===== DATA IN THIS EXERCISE =====

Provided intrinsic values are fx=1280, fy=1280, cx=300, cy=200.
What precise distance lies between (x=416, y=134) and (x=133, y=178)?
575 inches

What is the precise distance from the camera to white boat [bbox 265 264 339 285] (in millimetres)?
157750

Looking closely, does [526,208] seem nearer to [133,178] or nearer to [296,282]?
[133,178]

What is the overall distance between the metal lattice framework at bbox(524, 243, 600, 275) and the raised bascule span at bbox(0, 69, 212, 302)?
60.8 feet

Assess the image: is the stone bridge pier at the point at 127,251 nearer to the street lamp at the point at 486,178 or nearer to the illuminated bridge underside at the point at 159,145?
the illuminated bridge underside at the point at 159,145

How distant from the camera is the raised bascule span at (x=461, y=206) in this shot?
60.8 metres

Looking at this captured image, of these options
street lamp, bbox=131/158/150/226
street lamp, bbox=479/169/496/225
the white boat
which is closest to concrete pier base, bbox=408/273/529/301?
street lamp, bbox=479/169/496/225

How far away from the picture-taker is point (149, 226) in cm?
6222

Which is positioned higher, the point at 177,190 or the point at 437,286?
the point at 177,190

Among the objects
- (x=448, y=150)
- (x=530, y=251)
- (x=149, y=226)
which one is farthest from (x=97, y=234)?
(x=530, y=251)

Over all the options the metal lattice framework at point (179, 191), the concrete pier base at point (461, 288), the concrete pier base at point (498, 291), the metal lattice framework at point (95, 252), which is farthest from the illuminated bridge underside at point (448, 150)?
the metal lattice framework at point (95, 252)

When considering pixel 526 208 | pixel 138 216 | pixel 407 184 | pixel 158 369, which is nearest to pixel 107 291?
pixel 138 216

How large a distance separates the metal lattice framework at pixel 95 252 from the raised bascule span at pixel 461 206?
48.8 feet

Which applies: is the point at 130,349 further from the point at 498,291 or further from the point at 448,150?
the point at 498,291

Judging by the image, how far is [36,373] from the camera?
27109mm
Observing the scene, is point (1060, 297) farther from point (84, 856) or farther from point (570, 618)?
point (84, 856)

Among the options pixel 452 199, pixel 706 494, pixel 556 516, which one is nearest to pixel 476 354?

=====

▶ [PROBLEM]:
Gather every line in the items above that contains the word "image".

▶ [TASK SOLUTION]:
Assess the image: is the stone bridge pier at the point at 127,251 nearer to the street lamp at the point at 486,178 or nearer to the illuminated bridge underside at the point at 159,145?
Looking at this captured image, of these options
Judging by the image, how far is [36,373] from the camera?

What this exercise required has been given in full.